אַשְׁרֵי הָאִישׁ-- אֲשֶׁר לֹא הָלַךְ, בַּעֲצַת רְשָׁעִים;
וּבְדֶרֶךְ חַטָּאִים, לֹא עָמָד, וּבְמוֹשַׁב לֵצִים, לֹא יָשָׁב.

Which is typically translated something like this:
Happy is the man who does not walk in the counsel of the wicked,
nor stands in the path of the sinners,
nor sits in the seat of the insolent.
But I don't think happy is a very good rendering of what the Psalmist meant here (with the word אשרי/ashrei). The results of following God's ways -- the ways of Torah, as the next verse says -- are not simple happiness; rather, they are a deeper kind of fulfilment and satisfaction -- perhaps, blessed, is a better word, as the King James and some other translations use (even though it is impossible to literally translate ashrei as blessed).

Similarly, the Schechter blog's commentary on this psalm says of translating ashrei as happy:

[C]learly the term is more profound than that, i.e., deeper than our contemporary use of the word “happy.” Ashrei implies peace, satisfaction, fulfillment and tranquility of worldview. (Martin Cohen, noting the term’s centrality, points out that it appears a total of twenty-five times in nineteen different psalms!) Thus the speaker opens with the only “reward” he acknowledges, but that is less reward than description, and the image of the fruitful tree expands upon it. His claim is that the person of faith is“ashrei,” having a deep conviction of the rightness of his ways, of their long-range influence and permanence, and of their benefit to the world.

DATASET.
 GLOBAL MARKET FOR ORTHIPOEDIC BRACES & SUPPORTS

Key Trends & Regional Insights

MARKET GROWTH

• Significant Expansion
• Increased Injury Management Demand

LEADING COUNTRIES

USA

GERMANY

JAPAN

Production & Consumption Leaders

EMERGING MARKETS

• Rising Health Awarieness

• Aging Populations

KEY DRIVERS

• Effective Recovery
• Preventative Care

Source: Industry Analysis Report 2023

--

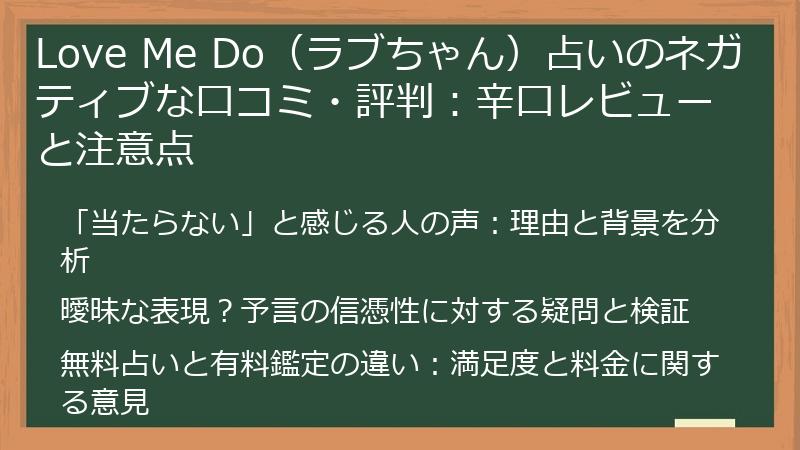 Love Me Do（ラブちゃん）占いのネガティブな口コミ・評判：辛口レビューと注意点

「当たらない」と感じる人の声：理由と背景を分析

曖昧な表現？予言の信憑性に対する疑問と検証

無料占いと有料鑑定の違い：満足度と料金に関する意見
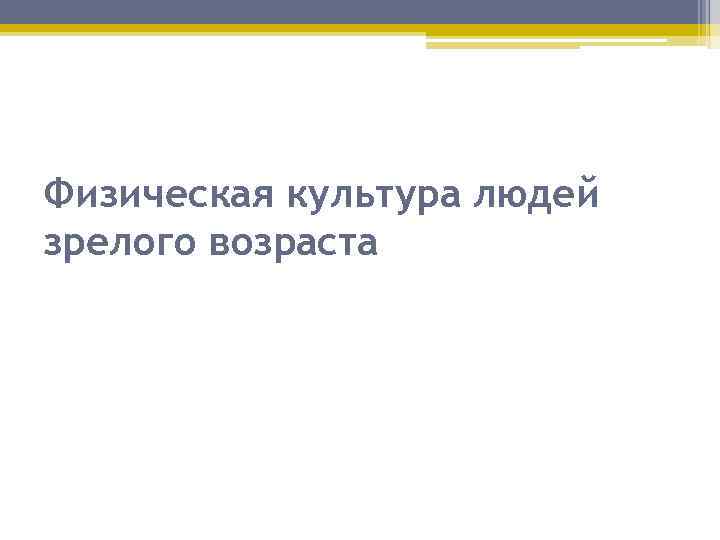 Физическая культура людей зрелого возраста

TO DO.
1. Translate this sentence from the passage on translating ashrei into Spanish: "Ashrei implies peace, satisfaction, fulfillment and tranquility of worldview."
2. Answer these questions using the passage on translating ashrei:
(a) Which word do the King James and some other translations use for ashrei?
(b) According to Martin Cohen, how many times does the term appear, and in how many psalms?
(c) Which image expands upon the "reward" the speaker acknowledges?

ANSWER SET.
1. Ashrei implica paz, satisfacción, plenitud y tranquilidad de visión del mundo.

2.
(a) Blessed.
(b) Twenty-five times, in nineteen different psalms.
(c) The image of the fruitful tree.